▸ **Tasks to carry out**
**a.** Answer these questions from the breast tumor DNA article:
(i) At which institution did the researchers who uncovered the mutations work?
(ii) In which journal is the research published?
(iii) Who is the senior author, and what position does that person hold?
**b.** Reproduce the breast tumor DNA article from "ScienceDaily (June 10, 2012)" up to and including "edition of Nature.".

Segment Start: Given text

Decoding DNA finds breast tumor signatures that predict treatment response

ScienceDaily (June 10, 2012) Decoding the DNA of patients with advanced breast cancer has allowed scientists to identify distinct cancer "signatures" that could help predict which women are most likely to benefit from estrogen-lowering therapy, while sparing others from unnecessary treatment.

Researchers at Washington University School of Medicine in St. Louis uncovered mutations linked to whether or not women respond to aromatase inhibitors, drugs often prescribed to shrink large tumors before surgery. These mutations also correlate with clinical features of breast tumors, including how likely they are to grow quickly and spread.

The research, which also involved physicians and scientists at the Alvin J. Siteman Cancer Center at Barnes-Jewish Hospital and Washington University School of Medicine and The Genome Institute, is published June 10 in the advance online edition of Nature.

"This is one of the first cancer genomics studies to move beyond cataloging mutations involved in cancer to finding those linked to treatment response and other clinical features," says senior author Elaine Mardis, PhD, co-director of The Genome Institute. "If our results are validated in larger studies, we think genomic information will be one more data point for physicians to consider when they select among several treatment options for their patients."

Segment End: Given text
Segment Start: Data listing

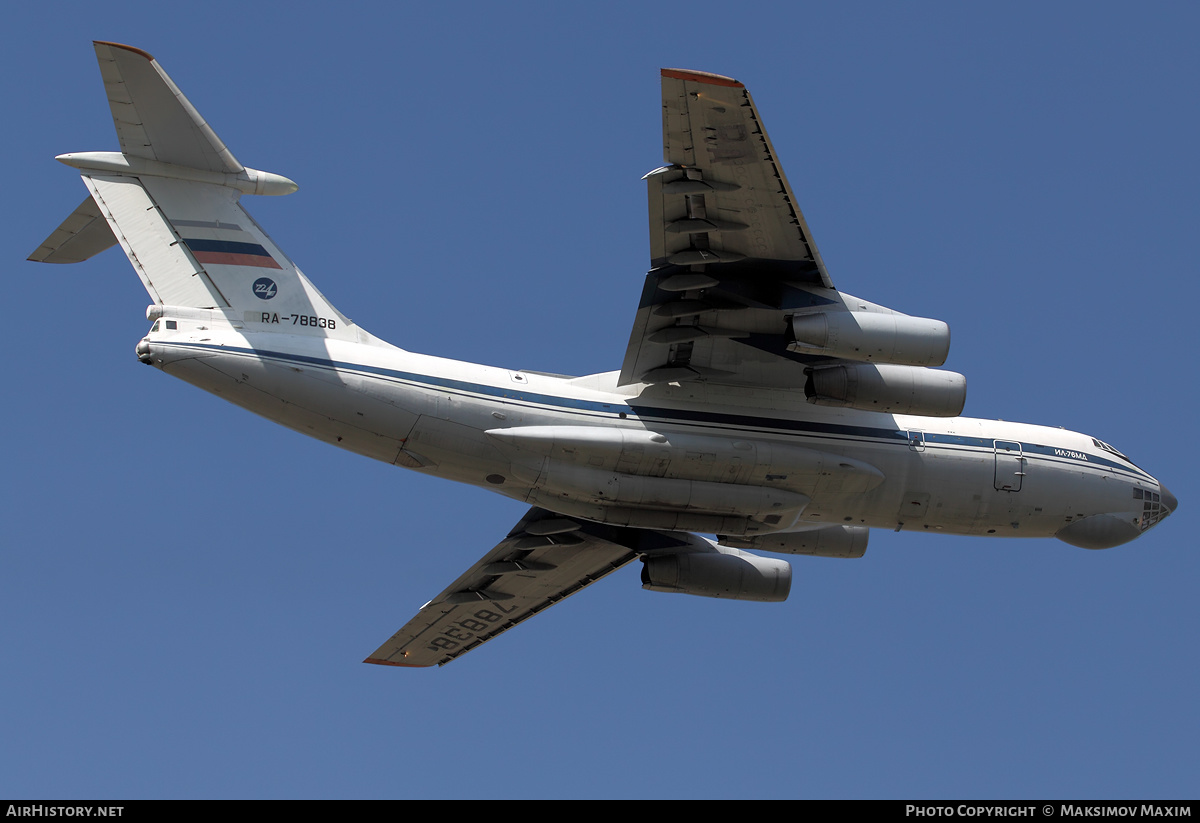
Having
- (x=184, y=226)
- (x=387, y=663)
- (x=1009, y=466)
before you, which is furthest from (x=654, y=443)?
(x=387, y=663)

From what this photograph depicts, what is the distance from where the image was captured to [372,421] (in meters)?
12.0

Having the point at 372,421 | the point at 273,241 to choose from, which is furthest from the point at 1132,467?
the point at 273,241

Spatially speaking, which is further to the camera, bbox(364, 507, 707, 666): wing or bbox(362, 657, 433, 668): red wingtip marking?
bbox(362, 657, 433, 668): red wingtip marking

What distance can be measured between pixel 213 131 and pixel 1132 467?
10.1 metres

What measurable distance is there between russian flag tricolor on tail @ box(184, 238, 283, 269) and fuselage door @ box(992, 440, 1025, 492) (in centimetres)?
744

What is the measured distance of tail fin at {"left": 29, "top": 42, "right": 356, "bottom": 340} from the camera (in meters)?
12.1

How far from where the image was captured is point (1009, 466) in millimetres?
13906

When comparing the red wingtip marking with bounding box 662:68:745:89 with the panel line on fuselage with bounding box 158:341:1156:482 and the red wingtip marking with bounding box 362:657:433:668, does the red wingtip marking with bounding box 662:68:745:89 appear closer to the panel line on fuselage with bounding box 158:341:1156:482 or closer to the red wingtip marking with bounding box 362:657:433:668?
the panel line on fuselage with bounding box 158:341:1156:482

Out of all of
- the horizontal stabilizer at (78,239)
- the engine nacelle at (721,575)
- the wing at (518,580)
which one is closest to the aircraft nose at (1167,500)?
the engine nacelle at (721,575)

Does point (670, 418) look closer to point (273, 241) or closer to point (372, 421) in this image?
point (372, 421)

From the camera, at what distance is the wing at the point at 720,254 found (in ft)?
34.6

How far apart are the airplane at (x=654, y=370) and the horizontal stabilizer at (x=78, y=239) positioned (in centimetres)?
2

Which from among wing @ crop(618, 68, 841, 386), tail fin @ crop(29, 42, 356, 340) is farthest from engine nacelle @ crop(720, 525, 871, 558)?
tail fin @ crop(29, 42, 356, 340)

Segment End: Data listing

▸ **Set of answers**
**a.**
(i) Washington University School of Medicine in St. Louis
(ii) Nature (in its advance online edition)
(iii) Elaine Mardis, PhD, co-director of The Genome Institute

**b.**
ScienceDaily (June 10, 2012) Decoding the DNA of patients with advanced breast cancer has allowed scientists to identify distinct cancer "signatures" that could help predict which women are most likely to benefit from estrogen-lowering therapy, while sparing others from unnecessary treatment.

Researchers at Washington University School of Medicine in St. Louis uncovered mutations linked to whether or not women respond to aromatase inhibitors, drugs often prescribed to shrink large tumors before surgery. These mutations also correlate with clinical features of breast tumors, including how likely they are to grow quickly and spread.

The research, which also involved physicians and scientists at the Alvin J. Siteman Cancer Center at Barnes-Jewish Hospital and Washington University School of Medicine and The Genome Institute, is published June 10 in the advance online edition of Nature.